- Goal of the exercise -
Transcribe every line below exactly; no image goes into the output.

- Data section -
==========

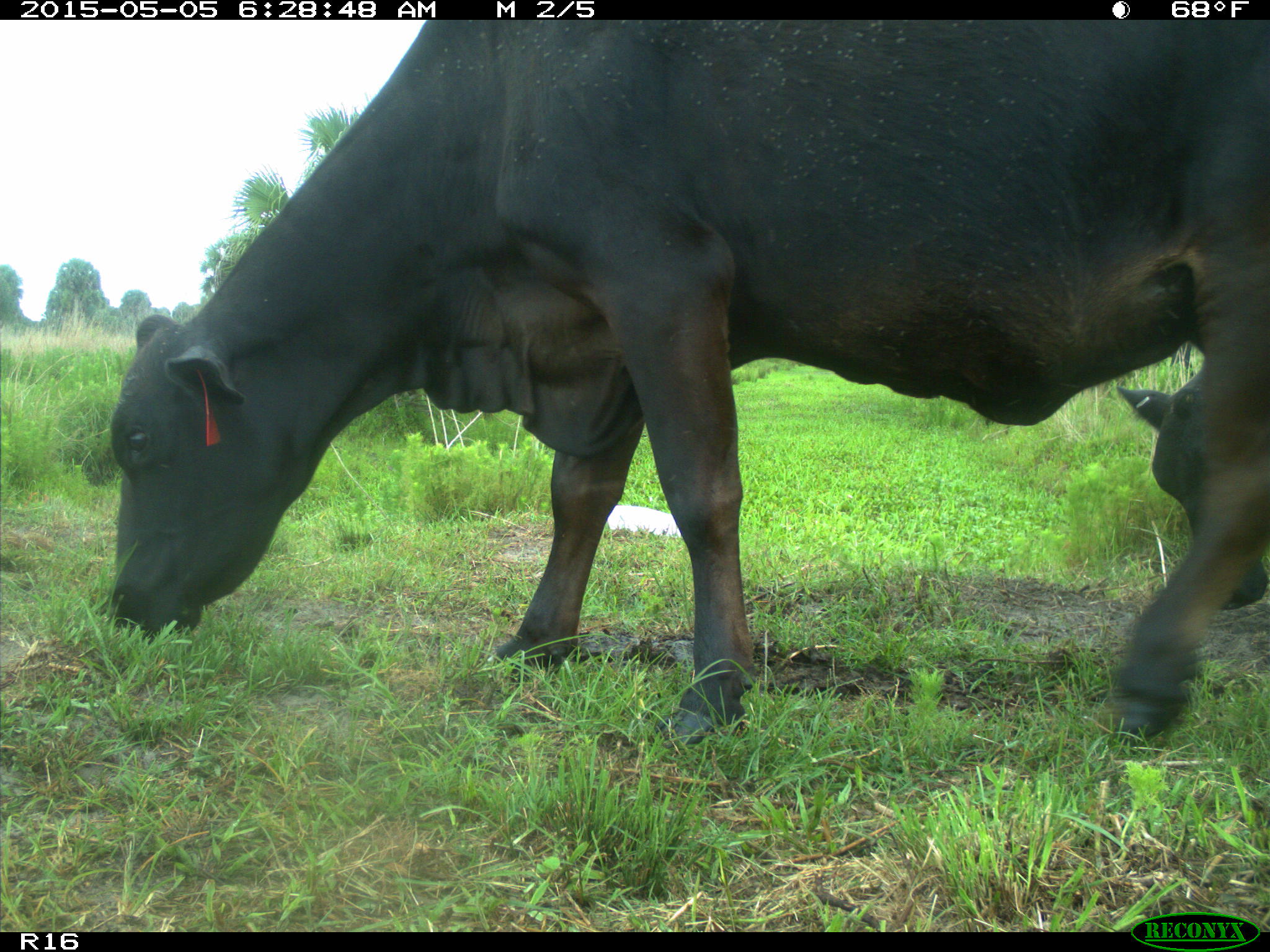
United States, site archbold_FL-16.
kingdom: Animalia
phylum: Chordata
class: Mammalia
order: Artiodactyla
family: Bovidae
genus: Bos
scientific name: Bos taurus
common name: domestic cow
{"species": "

==========

- Answer to this exercise -
United States, site archbold_FL-16.
kingdom: Animalia
phylum: Chordata
class: Mammalia
order: Artiodactyla
family: Bovidae
genus: Bos
scientific name: Bos taurus
common name: domestic cow
{"species": "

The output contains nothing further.